Managing the Adult and Child Self in Dysfunctional Families
Introduction
Hello, this is Blake Anderson, a Registered Social Worker and therapist in Toronto, Ontario, with over 13 years of social work experience and five years as a therapist. This advanced blog post supplements my YouTube video on Tip #6 from my free series of 20 strategies for overcoming narcissistic abuse and the scapegoating role: the adult self versus the child self.
Drawing from Internal Family Systems (IFS) therapy, I explain this distinction for interactions with emotionally immature or narcissistic family. For those searching "adult self child self IFS narcissistic parents," "scapegoat reactivity family," "Sam Vaknin snapshotting," or "grieve childhood dysfunctional family," these tools reduce triggers and build empowerment.
Which self—adult or child—dominates your family interactions? Share in the comments.
Adult Self vs Child Self in IFS
There's the notion of the adult self and the child self. When you're coming from your adult self, you're coming from a person that is very much an adult. And as mentioned earlier about IFS therapy, we have these different parts of the self.

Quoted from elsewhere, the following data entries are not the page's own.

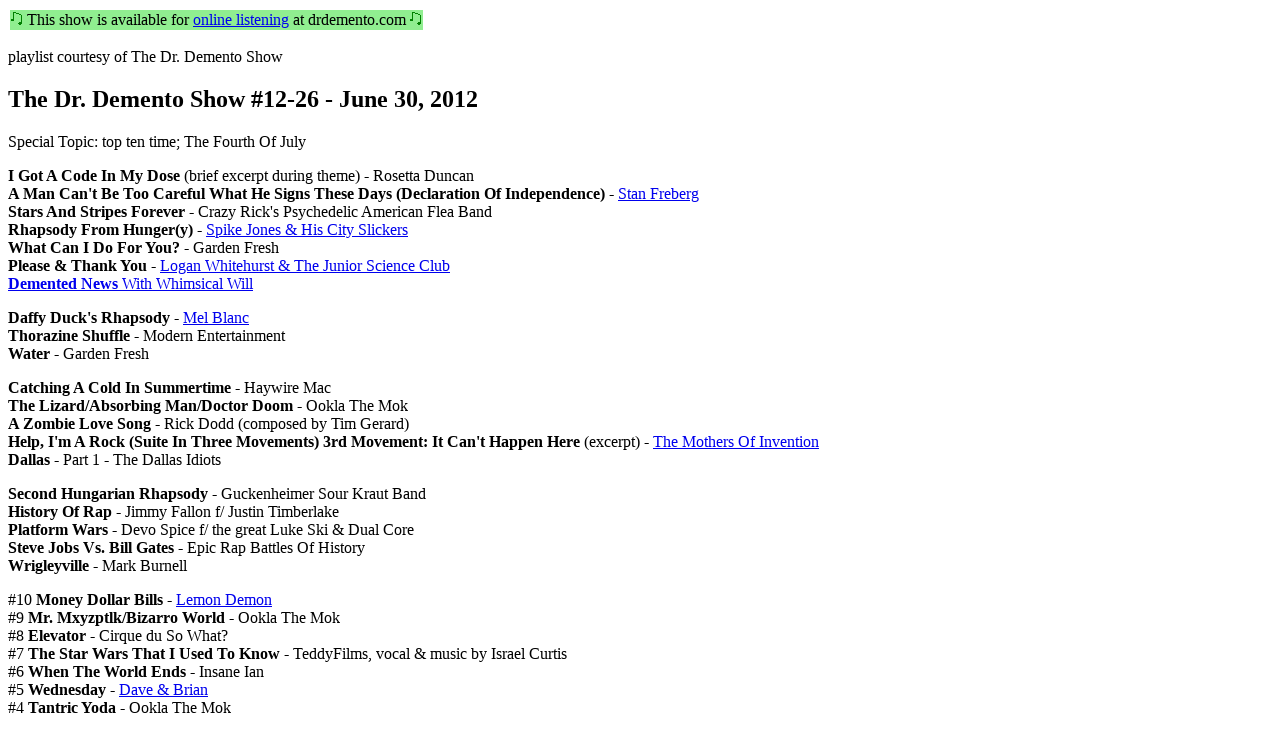

--- FILE ---
content_type: text/html
request_url: http://dmdb.org/cgi-bin/plinfo.pl?drd12.0630.html
body_size: 1570
content:
<HTML>
<HEAD>
<TITLE>The Dr. Demento Show #12-26 - June 30, 2012</TITLE>
</HEAD>

<BODY>
<TABLE><TR BGCOLOR=lightgreen><TD><IMG SRC="/images/note.gif"> This show is available for <A HREF="http://drdemento.com/online.html?i=DDS1226">online listening</A> at drdemento.com <IMG SRC="/images/note.gif"></TD></TR></TABLE><P>
playlist courtesy of The Dr. Demento Show
<H2>The Dr. Demento Show #12-26 - June 30, 2012</H2>
Special Topic: top ten time; The Fourth Of July
<P>
<STRONG>I Got A Code In My Dose</STRONG> (brief excerpt during theme) - Rosetta Duncan<BR>
<STRONG>A Man Can't Be Too Careful What He Signs These Days (Declaration Of Independence)</STRONG> - <A HREF="plinfo_view.pl?SYNG00202">Stan Freberg</A><BR>
<STRONG>Stars And Stripes Forever</STRONG> - Crazy Rick's Psychedelic American Flea Band<BR>
<STRONG>Rhapsody From Hunger(y)</STRONG> - <A HREF="plinfo_view.pl?SYNG00103">Spike Jones &amp; His City Slickers</A><BR>
<STRONG>What Can I Do For You?</STRONG> - Garden Fresh<BR>
<STRONG>Please &amp; Thank You</STRONG> - <A HREF="plinfo_view.pl?SYN042406">Logan Whitehurst &amp; The Junior Science Club</A><BR>
<A HREF="plinfo_view.pl?DN12.0630"><STRONG>Demented News</STRONG> With Whimsical Will</A>
<P>
<STRONG>Daffy Duck's Rhapsody</STRONG> - <A HREF="plinfo_view.pl?SYN053429">Mel Blanc</A><BR>
<STRONG>Thorazine Shuffle</STRONG> - Modern Entertainment<BR>
<STRONG>Water</STRONG> - Garden Fresh
<P>
<STRONG>Catching A Cold In Summertime</STRONG> - Haywire Mac<BR>
<STRONG>The Lizard/Absorbing Man/Doctor Doom</STRONG> - Ookla The Mok<BR>
<STRONG>A Zombie Love Song</STRONG> - Rick Dodd (composed by Tim Gerard)<BR>
<STRONG>Help, I'm A Rock (Suite In Three Movements) 3rd Movement: It Can't Happen Here</STRONG> (excerpt) - <A HREF="plinfo_view.pl?SYN042426">The Mothers Of Invention</A><BR>
<STRONG>Dallas</STRONG> - Part 1 - The Dallas Idiots
<P>
<STRONG>Second Hungarian Rhapsody</STRONG> - Guckenheimer Sour Kraut Band<BR>
<STRONG>History Of Rap</STRONG> - Jimmy Fallon f/ Justin Timberlake<BR>
<STRONG>Platform Wars</STRONG> - Devo Spice f/ the great Luke Ski &amp; Dual Core<BR>
<STRONG>Steve Jobs Vs. Bill Gates</STRONG> - Epic Rap Battles Of History<BR>
<STRONG>Wrigleyville</STRONG> - Mark Burnell
<P>
#10 <STRONG>Money Dollar Bills</STRONG> - <A HREF="plinfo_view.pl?SYN053433">Lemon Demon</A><BR>
#9 <STRONG>Mr. Mxyzptlk/Bizarro World</STRONG> - Ookla The Mok<BR>
#8 <STRONG>Elevator</STRONG> - Cirque du So What?<BR>
#7 <STRONG>The Star Wars That I Used To Know</STRONG> - TeddyFilms, vocal &amp; music by Israel Curtis<BR>
#6 <STRONG>When The World Ends</STRONG> - Insane Ian<BR>
#5 <STRONG>Wednesday</STRONG> - <A HREF="plinfo_view.pl?SYN070416">Dave &amp; Brian</A><BR>
#4 <STRONG>Tantric Yoda</STRONG> - Ookla The Mok<BR>
#3 <STRONG>Cheap Flights</STRONG> - Fascinating Aida<BR>
#2 <STRONG>Garden Of Your Mind</STRONG> - Mister Rogers Remixed by John D. Boswell<BR>
#1 <STRONG>Titanic</STRONG> - Ryan Hopak &amp; The Happy Chinchillas f/ Dana Shaw<BR>
next week: vintage kiddie records
<P>
Bonus Tracks (Adults Only!):<BR>
<STRONG>Let's Hug Down There</STRONG> - Chuck The Fitness Counselor<BR>
<STRONG>Are You Drinkin' With Me Jesus</STRONG> - Jello Biafra &amp; Mojo Nixon<BR>
<STRONG>He Makes You Look Fat</STRONG> - Nick Helm<P>
</BODY>
</HTML>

If we take the notion that we have a child self or we have an adult self, then when we're interacting in a family, there can be a lot of pressure from the parents or this anxiety in the family. And so there is a part of our child's self that is maybe used to playing a role and also largely being assigned a role in this dysfunctional family.
The child's self can be very much reactive when parents or siblings treat you a certain way. It comes down to our attachment and some core aspects of how we're raised and how we evolve as humans. If we learn to grieve the fact that our childhood in some sense, things that we missed, then we can learn to operate more from our adult self. The adult self is calmer and it's less reactive.
Family Snapshots and Reactivity
I would encourage you to consider when you're gonna interact with your family: Am I going in with my child self and with my adult self? This can be challenging because family often will, there's notion, Sam Vaknin, his concept of snapshotting. So they have a snapshot of perhaps who you are. And so they interact with that snapshot and they're very maybe interacting with this like 12, 13-year-old self and perhaps they don't want you growing up in some sense. So they're infantilizing you in some ways.
Practical: Before family contact, journal: "Child self triggers?" During: Note body/mind cues of disempowerment—shift to adult self breathing.
Strategies for Adult Self Operation
Be aware of these different parts of the self and know kind of which part of the self is going in with this dynamic and keeping kind of notes, journaling. Just paying attention to what parts yourself are operating when you're interacting with your family.
Conclusion
Distinguishing adult self (calm, less reactive) from child self (role-assigned, disempowered) counters snapshotting and infantilization in narcissistic families. Grieve missed childhood elements via IFS to operate empowered, reducing scapegoat reactivity.